The new data structure is completely rebuilt whenever it grows too large or too small. Let N be the number of elements of the total order when it was last rebuilt. The data structure is rebuilt whenever the invariant N 3 ≤ n ≤ 2 N is violated by an insertion or deletion. Since rebuilding can be done in linear time this does not affect the amortized performance of insertions and deletions.

During the rebuilding operation, the N elements of the total order are split into O ( N / log ⁡ N ) contiguous sublists, each of size Ω ( log ⁡ N ) . A path-labeled scapegoat tree is constructed on a set of nodes representing each of the sublists in their original list order. For each sublist a doubly-linked list of its elements is built storing with each element a pointer to its representative in the tree as well as a local integer label. These local labels are independent of the labels used in the tree and are used to compare any two elements of the same sublist. The elements of a sublist are given the local labels log ⁡ N , 2 log ⁡ N , … , log 2 ⁡ N , … , in their original list order.

Order

Given the sublist nodes X and Y, order(X, Y) can be answered by first checking if the two nodes are in the same sublist. If so, their order can be determined by comparing their local labels. Otherwise the path labels of their representatives in the tree are compared. This takes constant time.

Insert

Given a new sublist node for X and a pointer to the sublist node Y, insert(X, Y) inserts X immediately after Y in the sublist of Y. If X is inserted at the end of the sublist, it is given the local label ℓ ( Y ) + log ⁡ N , where ℓ ( Y ) is the local label of Y; otherwise, if possible, it is labeled with the floor of the average of the local labels of its two neighbours. This easy case takes constant time.

In the hard case, the neighbours of X have contiguous local labels and the sublist has to be rebuilt. However, in this case at least log ⁡ N − 1 elements have been added to the sublist since it was first built. Then we can afford to spend a linear amount of time in the size of the sublist to rebuild it and possibly split it into smaller sublists without affecting the amortized cost of insertion by any more than a constant.

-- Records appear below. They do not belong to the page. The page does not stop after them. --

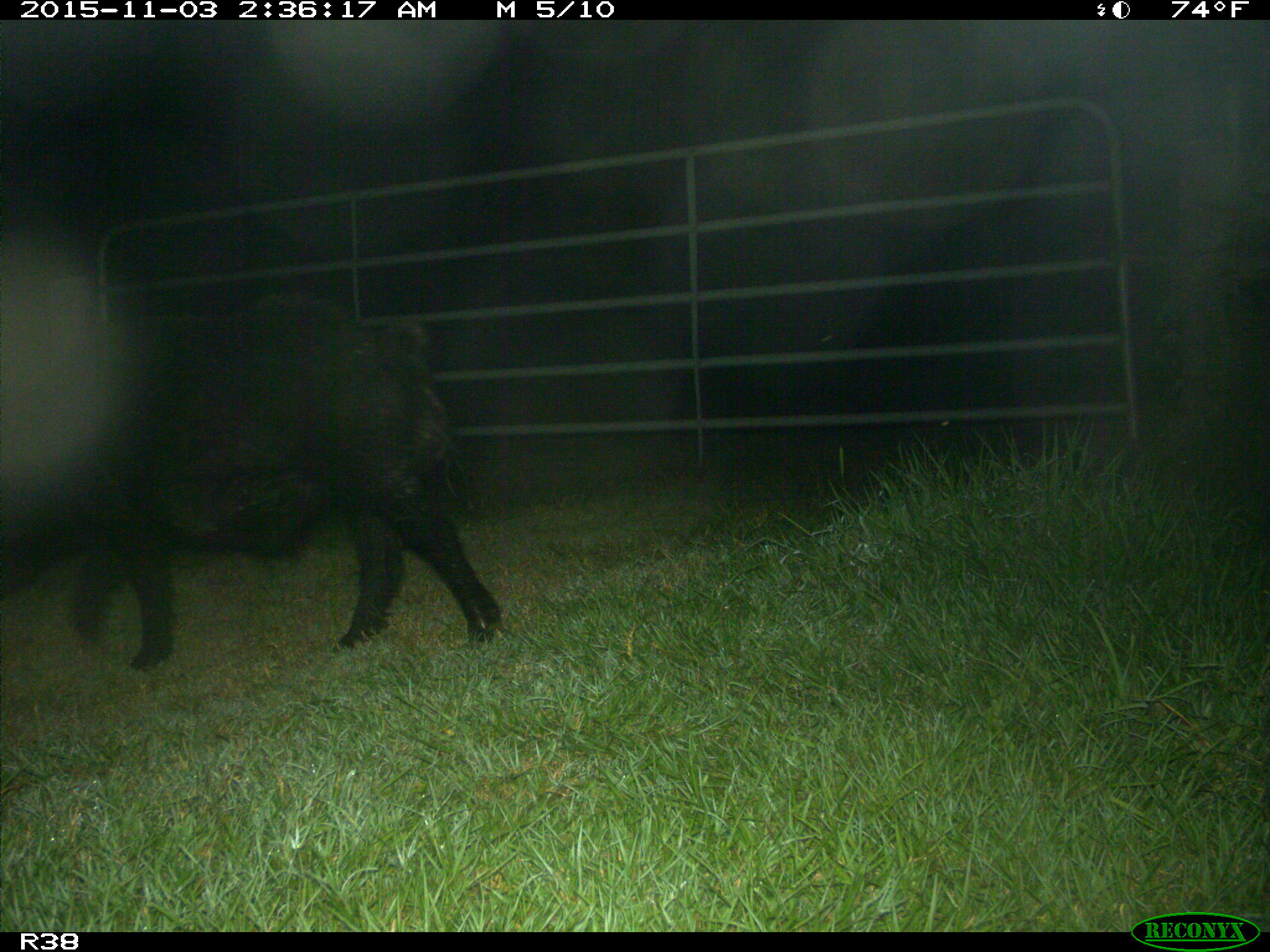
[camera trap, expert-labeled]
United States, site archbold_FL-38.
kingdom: Animalia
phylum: Chordata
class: Mammalia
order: Artiodactyla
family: Suidae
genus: Sus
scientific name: Sus scrofa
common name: wild boar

If the sublist has size k then we split it into O ( k / log ⁡ N ) contiguous sublists of size O ( log ⁡ N ) , locally labeling each new sublist as described above and pointing each element of a sublist to a new representative node to be inserted into the tree. It takes O ( k ) time to construct the sublists. Since we do not allow empty sublists, there are at most n ≤ 2 N of them and so a representative can be inserted into the tree in O ( log ⁡ N ) time. Hence, it takes O ( k ) time to insert all of the new representatives into the tree.

Delete

Given a sublist node X to be deleted, delete(X) simply removes X from its sublist in constant time. If this leaves the sublist empty, then we need to remove the representative of the sublist from the tree. Since at least Ω ( log ⁡ N ) elements were deleted from the sublist since it was first built we can afford to spend the O ( log ⁡ N ) time it takes to remove the representative without affecting the amortized cost of deletion by any more than a constant.